■ GIVEN PROBLEM ■
Copy out every one of the lines below word for word, keeping each number, bracket, and quotation mark unchanged.

■ AVAILABLE RECORDS ■
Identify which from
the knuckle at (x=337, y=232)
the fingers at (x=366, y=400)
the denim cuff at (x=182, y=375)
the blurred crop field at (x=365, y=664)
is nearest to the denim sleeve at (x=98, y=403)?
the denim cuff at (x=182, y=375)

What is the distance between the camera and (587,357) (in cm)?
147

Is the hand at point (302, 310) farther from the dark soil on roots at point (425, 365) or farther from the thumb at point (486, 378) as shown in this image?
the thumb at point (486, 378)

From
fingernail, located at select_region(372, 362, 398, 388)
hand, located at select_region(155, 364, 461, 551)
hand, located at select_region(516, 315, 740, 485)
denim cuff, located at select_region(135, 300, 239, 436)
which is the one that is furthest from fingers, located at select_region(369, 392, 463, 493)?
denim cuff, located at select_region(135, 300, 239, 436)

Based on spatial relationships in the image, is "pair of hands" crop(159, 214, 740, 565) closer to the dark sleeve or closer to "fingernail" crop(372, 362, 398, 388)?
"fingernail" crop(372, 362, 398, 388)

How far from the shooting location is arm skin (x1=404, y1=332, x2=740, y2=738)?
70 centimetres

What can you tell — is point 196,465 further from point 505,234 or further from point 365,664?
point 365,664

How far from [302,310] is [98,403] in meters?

■ TASK RESPONSE ■
Identify which from
the knuckle at (x=337, y=232)
the fingers at (x=366, y=400)
the denim cuff at (x=182, y=375)
the blurred crop field at (x=365, y=664)
is nearest to the denim sleeve at (x=98, y=403)?
the denim cuff at (x=182, y=375)

What is the distance between the camera and (587,357) (in cm)?
147

Is the hand at point (302, 310) farther from the dark soil on roots at point (425, 365) or farther from the thumb at point (486, 378) as shown in this image?
the thumb at point (486, 378)

From
fingernail, located at select_region(372, 362, 398, 388)
hand, located at select_region(155, 364, 461, 551)
hand, located at select_region(516, 315, 740, 485)
denim cuff, located at select_region(135, 300, 239, 436)
which is the one that is furthest from fingers, located at select_region(369, 392, 463, 493)?
denim cuff, located at select_region(135, 300, 239, 436)

Based on spatial relationships in the image, is "pair of hands" crop(159, 214, 740, 565) closer to the dark sleeve or closer to "fingernail" crop(372, 362, 398, 388)?
"fingernail" crop(372, 362, 398, 388)

How far from the shooting location is arm skin (x1=404, y1=332, x2=740, y2=738)?
70 centimetres

What can you tell — is point 196,465 further from point 505,234 or further from point 365,664?
point 365,664

How far from [302,310] is [98,403] in meters?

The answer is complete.